__YOUR ASSIGNMENT__: Using the text below about the Simpsons episode "Penny-Wiseguys," say whether each statement agrees with it, and quote the deciding words: 1. Steve Carell voices Dan Gillick. 2. Mark Kirkland wrote the episode. 3. The episode first aired in 2013.

__TEXT PASSAGE__:
- Episode no.: Season 24 Episode 5
- Directed by: Mark Kirkland
- Written by: Michael Price
- Production code: PABF19
- Original air date: November 18, 2012

Guest appearances
- Steve Carell as Dan Gillick; Joe Mantegna as Fat Tony; Alex Trebek as himself; Terry W. Greene as Giant Ant;

Episode features
- Chalkboard gag: "I want to secede but don't know what state I'm in"
- Couch gag: A tattoo machine draws the family and couch on a patch of skin, revealed as Marge's lower back; she quickly puts her dress on to cover it.

Episode chronology
| ← Previous "Gone Abie Gone" | Next → "A Tree Grows in Springfield" |
- The Simpsons season 24

= Penny-Wiseguys =

"Penny-Wiseguys" is the fifth episode of the twenty-fourth season of the American animated television series, The Simpsons and the 513th episode overall. The episode was directed by Mark Kirkland and written by Michael Price. It originally aired on the Fox network in the United States on November 18, 2012, and was seen by around 5.06 million people during this broadcast.

__THE DATA__:

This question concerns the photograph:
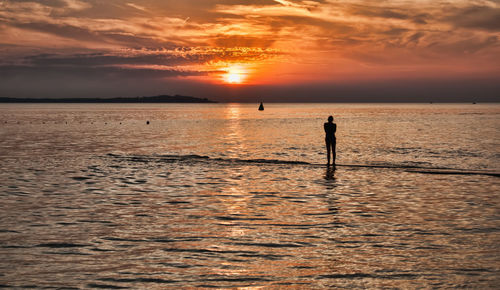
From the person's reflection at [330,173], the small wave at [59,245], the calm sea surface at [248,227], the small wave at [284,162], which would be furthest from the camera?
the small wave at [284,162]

__EXPECTED OUTPUT__:
1. Yes: "Steve Carell as Dan Gillick"
2. No: "Written by: Michael Price"
3. No: "Original air date: November 18, 2012"